■ Task prompt
Can you put the lines between the one containing "Is neoclassical building" and the one containing "Answer: outdoor table", inclusive, into a Markdown table with a No. column numbering each line and a Text column holding it, leaving out blank lines?

Rows from a dataset:
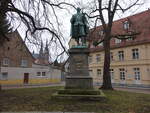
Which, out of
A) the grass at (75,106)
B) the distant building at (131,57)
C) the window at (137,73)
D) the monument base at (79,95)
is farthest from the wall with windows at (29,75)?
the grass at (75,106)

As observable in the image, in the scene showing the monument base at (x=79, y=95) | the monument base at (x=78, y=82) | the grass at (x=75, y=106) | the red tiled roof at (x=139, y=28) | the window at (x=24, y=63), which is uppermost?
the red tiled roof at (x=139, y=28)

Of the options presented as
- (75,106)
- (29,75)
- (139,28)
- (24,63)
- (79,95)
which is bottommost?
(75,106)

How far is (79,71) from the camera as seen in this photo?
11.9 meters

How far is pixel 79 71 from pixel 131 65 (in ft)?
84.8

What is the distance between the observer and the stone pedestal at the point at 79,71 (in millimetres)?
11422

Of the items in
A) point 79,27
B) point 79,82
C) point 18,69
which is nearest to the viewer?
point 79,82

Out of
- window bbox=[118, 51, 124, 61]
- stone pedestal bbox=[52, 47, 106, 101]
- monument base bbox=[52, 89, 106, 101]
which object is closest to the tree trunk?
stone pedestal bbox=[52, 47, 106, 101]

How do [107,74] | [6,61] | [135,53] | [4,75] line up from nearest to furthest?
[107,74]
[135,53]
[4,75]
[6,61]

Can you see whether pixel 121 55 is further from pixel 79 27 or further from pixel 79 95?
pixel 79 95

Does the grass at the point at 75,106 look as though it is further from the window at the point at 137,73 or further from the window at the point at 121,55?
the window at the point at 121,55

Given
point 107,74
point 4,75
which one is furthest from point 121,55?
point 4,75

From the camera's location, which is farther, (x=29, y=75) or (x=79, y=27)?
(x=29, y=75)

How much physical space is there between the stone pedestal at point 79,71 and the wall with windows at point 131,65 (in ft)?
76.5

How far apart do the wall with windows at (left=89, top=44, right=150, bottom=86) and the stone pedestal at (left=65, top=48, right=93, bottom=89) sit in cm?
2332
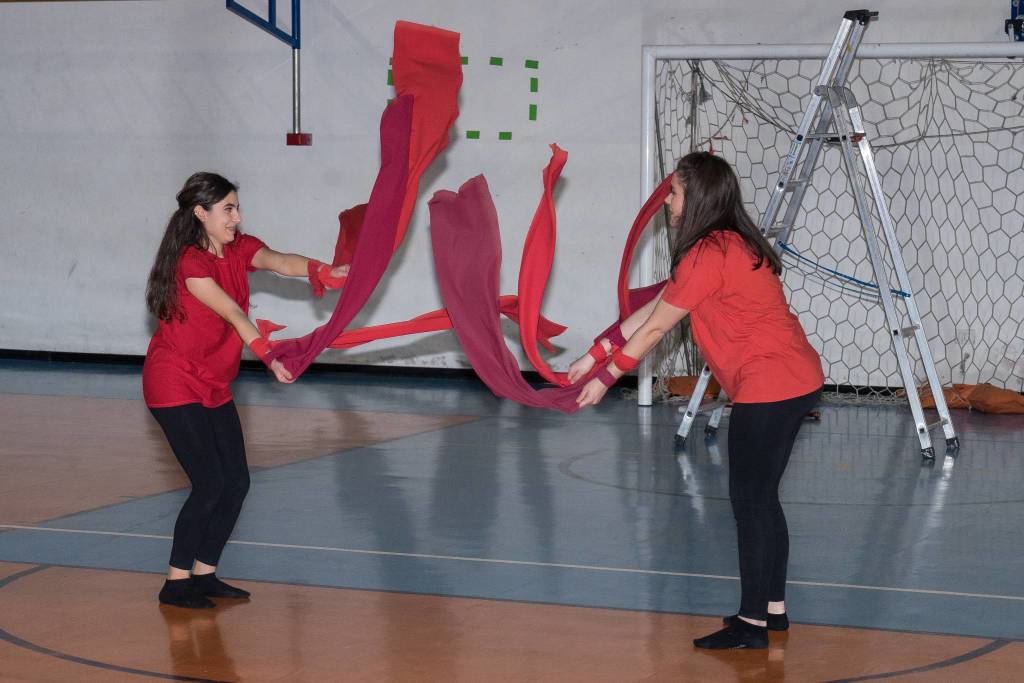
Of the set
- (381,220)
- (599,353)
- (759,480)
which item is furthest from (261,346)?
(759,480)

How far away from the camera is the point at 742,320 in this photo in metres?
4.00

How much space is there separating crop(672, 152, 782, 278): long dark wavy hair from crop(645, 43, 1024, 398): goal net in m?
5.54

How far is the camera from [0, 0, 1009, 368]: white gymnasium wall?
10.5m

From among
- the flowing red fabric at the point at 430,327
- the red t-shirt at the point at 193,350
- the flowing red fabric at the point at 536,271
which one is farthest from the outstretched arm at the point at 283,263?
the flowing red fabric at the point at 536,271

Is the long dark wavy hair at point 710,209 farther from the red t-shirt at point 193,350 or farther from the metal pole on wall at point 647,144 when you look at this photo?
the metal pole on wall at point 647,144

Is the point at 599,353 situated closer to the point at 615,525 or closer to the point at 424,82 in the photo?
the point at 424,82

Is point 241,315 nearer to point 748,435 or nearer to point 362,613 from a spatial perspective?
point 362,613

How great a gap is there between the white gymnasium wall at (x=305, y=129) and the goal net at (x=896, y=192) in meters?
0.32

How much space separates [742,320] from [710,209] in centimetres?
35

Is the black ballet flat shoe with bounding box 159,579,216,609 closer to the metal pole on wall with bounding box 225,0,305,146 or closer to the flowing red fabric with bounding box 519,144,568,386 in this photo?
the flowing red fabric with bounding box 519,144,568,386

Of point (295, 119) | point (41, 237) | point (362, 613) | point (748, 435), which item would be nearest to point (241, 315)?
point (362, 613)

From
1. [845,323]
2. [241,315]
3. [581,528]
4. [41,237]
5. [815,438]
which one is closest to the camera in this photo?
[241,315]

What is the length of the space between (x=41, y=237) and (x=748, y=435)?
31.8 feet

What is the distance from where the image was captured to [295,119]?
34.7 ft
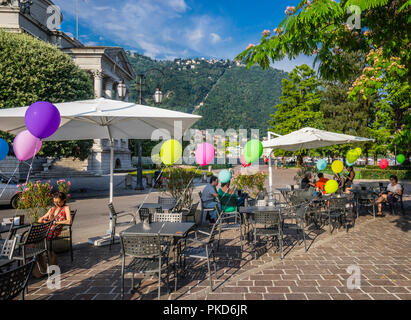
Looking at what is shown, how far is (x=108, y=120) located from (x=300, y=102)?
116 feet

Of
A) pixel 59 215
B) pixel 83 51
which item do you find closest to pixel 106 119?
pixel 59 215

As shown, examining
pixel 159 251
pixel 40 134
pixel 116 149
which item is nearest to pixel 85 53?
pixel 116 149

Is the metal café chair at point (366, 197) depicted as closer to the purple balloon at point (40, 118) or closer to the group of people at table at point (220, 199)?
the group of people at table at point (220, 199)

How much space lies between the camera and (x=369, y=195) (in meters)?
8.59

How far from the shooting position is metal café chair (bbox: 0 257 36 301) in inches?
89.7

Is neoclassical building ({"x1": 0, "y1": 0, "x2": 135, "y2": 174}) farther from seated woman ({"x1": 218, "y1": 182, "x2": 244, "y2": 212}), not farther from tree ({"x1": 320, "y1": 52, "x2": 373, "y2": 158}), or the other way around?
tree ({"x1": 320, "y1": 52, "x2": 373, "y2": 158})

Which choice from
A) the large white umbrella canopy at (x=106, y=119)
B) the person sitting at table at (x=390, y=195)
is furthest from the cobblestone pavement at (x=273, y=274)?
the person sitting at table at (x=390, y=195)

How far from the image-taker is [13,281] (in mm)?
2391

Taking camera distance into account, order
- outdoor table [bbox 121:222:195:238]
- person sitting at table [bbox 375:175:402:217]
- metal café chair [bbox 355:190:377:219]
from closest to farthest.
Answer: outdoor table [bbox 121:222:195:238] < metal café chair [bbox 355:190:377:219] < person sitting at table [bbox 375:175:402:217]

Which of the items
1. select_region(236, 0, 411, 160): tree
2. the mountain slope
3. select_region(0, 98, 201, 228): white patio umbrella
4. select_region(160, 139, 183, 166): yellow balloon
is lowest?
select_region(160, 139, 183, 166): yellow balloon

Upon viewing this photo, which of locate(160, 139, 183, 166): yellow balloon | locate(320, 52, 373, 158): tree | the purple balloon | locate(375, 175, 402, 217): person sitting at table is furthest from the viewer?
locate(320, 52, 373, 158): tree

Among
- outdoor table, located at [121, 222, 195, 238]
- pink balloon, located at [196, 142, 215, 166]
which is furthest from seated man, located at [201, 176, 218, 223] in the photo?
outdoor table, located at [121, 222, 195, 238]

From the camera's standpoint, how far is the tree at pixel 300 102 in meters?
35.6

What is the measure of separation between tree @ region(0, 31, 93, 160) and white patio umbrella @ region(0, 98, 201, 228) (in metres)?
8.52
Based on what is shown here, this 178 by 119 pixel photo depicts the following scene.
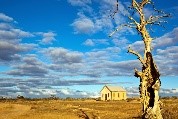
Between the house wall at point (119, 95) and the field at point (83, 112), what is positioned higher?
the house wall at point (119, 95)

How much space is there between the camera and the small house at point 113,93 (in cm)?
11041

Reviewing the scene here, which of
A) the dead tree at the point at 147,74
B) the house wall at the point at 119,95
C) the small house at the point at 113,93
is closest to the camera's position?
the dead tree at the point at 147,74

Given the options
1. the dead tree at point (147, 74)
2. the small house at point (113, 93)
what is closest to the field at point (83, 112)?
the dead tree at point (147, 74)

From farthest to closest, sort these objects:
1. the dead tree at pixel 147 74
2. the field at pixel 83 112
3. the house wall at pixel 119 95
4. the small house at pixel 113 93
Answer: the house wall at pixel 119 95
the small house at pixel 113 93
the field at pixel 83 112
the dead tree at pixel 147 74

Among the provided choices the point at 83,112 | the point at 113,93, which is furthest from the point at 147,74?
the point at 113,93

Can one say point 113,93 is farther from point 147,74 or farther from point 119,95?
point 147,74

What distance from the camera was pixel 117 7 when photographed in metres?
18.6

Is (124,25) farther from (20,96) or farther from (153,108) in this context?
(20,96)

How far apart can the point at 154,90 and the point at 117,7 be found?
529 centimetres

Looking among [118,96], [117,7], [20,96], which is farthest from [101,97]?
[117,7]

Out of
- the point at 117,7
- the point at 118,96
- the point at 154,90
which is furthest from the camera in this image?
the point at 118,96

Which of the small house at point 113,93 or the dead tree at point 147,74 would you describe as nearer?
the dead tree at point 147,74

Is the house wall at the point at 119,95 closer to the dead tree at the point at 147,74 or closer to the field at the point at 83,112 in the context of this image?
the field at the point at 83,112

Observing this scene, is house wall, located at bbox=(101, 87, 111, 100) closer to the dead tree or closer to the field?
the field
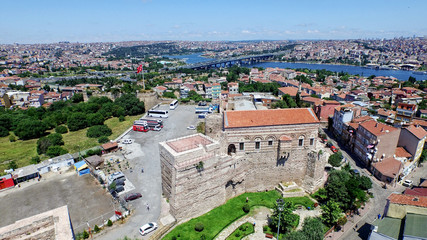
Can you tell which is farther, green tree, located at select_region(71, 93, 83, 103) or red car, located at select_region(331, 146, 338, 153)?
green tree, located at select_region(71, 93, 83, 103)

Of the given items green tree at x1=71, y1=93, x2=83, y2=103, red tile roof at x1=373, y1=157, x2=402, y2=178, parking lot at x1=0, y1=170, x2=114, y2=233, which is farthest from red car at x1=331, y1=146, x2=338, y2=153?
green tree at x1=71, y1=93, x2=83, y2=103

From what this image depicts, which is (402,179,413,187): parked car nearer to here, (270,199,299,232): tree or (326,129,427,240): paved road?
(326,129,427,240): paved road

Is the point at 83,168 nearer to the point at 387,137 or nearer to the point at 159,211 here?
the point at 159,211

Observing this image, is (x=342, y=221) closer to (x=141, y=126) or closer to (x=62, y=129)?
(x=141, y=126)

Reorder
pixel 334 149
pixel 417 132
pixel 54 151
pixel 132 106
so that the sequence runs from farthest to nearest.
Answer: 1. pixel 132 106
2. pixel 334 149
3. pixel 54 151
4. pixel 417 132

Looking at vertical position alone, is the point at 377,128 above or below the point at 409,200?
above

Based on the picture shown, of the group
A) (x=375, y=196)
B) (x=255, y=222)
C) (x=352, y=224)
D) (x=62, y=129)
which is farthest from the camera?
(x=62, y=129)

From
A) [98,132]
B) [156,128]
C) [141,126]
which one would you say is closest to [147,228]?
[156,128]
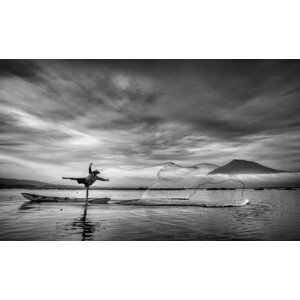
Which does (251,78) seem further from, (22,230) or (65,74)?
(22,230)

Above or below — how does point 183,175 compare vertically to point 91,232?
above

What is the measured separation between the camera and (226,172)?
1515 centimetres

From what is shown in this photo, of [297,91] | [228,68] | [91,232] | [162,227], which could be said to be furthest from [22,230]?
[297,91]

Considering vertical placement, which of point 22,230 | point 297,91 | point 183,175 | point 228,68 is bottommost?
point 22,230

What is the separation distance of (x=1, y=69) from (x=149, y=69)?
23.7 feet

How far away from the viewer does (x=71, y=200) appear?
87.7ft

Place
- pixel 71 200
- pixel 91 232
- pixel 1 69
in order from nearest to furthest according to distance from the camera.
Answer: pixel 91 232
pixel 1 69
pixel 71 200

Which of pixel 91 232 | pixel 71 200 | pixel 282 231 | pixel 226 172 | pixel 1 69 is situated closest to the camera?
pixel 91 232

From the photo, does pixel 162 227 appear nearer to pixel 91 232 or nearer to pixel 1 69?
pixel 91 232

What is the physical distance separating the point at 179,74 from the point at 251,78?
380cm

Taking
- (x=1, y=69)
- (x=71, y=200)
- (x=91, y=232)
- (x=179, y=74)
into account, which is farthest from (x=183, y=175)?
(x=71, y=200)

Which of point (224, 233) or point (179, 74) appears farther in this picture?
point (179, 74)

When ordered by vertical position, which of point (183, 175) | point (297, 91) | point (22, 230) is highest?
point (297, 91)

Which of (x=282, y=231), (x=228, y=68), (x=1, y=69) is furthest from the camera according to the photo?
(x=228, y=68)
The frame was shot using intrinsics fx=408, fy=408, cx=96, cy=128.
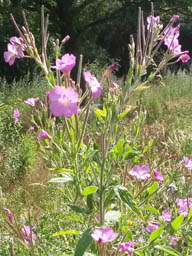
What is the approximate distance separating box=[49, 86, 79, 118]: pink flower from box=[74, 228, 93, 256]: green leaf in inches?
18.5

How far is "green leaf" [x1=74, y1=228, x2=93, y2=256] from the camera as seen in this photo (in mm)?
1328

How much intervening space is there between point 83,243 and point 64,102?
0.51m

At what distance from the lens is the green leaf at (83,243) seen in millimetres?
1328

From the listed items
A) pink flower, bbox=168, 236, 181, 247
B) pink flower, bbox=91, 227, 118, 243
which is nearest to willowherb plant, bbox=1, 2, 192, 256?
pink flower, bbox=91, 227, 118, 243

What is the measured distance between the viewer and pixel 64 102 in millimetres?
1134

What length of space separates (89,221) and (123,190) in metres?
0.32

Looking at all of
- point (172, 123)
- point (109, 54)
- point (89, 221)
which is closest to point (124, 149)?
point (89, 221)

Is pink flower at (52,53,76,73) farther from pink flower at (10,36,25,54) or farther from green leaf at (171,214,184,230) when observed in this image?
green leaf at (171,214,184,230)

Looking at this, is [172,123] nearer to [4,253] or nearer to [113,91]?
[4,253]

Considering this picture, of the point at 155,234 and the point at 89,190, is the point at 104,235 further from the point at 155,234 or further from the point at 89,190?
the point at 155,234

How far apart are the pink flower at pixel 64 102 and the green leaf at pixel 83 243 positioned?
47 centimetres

■ Result of this task
| No. | Text |
|---|---|
| 1 | Is neoclassical building ({"x1": 0, "y1": 0, "x2": 135, "y2": 174}) farther from seated woman ({"x1": 218, "y1": 182, "x2": 244, "y2": 212}), not farther from tree ({"x1": 320, "y1": 52, "x2": 373, "y2": 158}), or the other way around? |
| 2 | tree ({"x1": 320, "y1": 52, "x2": 373, "y2": 158}) |
| 3 | Which choice from |
| 4 | A) the large white umbrella canopy at (x=106, y=119) |
| 5 | B) the person sitting at table at (x=390, y=195) |
| 6 | is furthest from the cobblestone pavement at (x=273, y=274)? |
| 7 | the person sitting at table at (x=390, y=195) |
| 8 | How far from the image-taker is [13,281] (in mm)? |
| 9 | 2391 |
| 10 | Taking camera distance into account, order |
| 11 | - outdoor table [bbox 121:222:195:238] |
| 12 | - person sitting at table [bbox 375:175:402:217] |
| 13 | - metal café chair [bbox 355:190:377:219] |
| 14 | from closest to farthest. |
| 15 | Answer: outdoor table [bbox 121:222:195:238] < metal café chair [bbox 355:190:377:219] < person sitting at table [bbox 375:175:402:217] |